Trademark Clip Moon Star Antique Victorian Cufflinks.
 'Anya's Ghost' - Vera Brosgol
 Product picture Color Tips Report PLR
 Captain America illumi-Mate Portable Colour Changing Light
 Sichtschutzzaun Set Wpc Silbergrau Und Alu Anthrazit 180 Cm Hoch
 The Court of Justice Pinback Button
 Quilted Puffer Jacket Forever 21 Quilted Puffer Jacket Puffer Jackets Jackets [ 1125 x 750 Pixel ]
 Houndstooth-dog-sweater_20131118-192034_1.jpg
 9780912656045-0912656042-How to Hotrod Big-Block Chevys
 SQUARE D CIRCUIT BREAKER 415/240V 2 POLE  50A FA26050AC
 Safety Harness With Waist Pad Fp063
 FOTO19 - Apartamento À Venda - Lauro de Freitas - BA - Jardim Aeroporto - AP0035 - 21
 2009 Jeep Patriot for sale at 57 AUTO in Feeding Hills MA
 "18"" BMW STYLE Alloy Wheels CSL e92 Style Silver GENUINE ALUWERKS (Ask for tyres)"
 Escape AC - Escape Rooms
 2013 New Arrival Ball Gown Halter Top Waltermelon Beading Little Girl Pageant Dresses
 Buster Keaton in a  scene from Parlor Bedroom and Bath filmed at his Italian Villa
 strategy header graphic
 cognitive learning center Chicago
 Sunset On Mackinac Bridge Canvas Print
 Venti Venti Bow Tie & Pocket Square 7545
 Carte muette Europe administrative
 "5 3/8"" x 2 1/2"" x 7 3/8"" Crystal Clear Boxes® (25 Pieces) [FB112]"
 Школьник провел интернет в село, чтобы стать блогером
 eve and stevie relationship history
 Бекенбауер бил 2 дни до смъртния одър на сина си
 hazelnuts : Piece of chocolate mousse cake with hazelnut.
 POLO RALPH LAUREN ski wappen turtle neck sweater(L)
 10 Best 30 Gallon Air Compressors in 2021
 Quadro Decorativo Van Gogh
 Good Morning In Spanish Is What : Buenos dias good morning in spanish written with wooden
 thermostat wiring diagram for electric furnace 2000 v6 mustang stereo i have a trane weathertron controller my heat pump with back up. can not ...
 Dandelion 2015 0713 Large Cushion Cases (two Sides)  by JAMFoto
┄┄┄┄┄┄
Using the listing above, print every entry exactly.

THE ANSWER —
Trademark Clip Moon Star Antique Victorian Cufflinks.
 'Anya's Ghost' - Vera Brosgol
 Product picture Color Tips Report PLR
 Captain America illumi-Mate Portable Colour Changing Light
 Sichtschutzzaun Set Wpc Silbergrau Und Alu Anthrazit 180 Cm Hoch
 The Court of Justice Pinback Button
 Quilted Puffer Jacket Forever 21 Quilted Puffer Jacket Puffer Jackets Jackets [ 1125 x 750 Pixel ]
 Houndstooth-dog-sweater_20131118-192034_1.jpg
 9780912656045-0912656042-How to Hotrod Big-Block Chevys
 SQUARE D CIRCUIT BREAKER 415/240V 2 POLE  50A FA26050AC
 Safety Harness With Waist Pad Fp063
 FOTO19 - Apartamento À Venda - Lauro de Freitas - BA - Jardim Aeroporto - AP0035 - 21
 2009 Jeep Patriot for sale at 57 AUTO in Feeding Hills MA
 "18"" BMW STYLE Alloy Wheels CSL e92 Style Silver GENUINE ALUWERKS (Ask for tyres)"
 Escape AC - Escape Rooms
 2013 New Arrival Ball Gown Halter Top Waltermelon Beading Little Girl Pageant Dresses
 Buster Keaton in a  scene from Parlor Bedroom and Bath filmed at his Italian Villa
 strategy header graphic
 cognitive learning center Chicago
 Sunset On Mackinac Bridge Canvas Print
 Venti Venti Bow Tie & Pocket Square 7545
 Carte muette Europe administrative
 "5 3/8"" x 2 1/2"" x 7 3/8"" Crystal Clear Boxes® (25 Pieces) [FB112]"
 Школьник провел интернет в село, чтобы стать блогером
 eve and stevie relationship history
 Бекенбауер бил 2 дни до смъртния одър на сина си
 hazelnuts : Piece of chocolate mousse cake with hazelnut.
 POLO RALPH LAUREN ski wappen turtle neck sweater(L)
 10 Best 30 Gallon Air Compressors in 2021
 Quadro Decorativo Van Gogh
 Good Morning In Spanish Is What : Buenos dias good morning in spanish written with wooden
 thermostat wiring diagram for electric furnace 2000 v6 mustang stereo i have a trane weathertron controller my heat pump with back up. can not ...
 Dandelion 2015 0713 Large Cushion Cases (two Sides)  by JAMFoto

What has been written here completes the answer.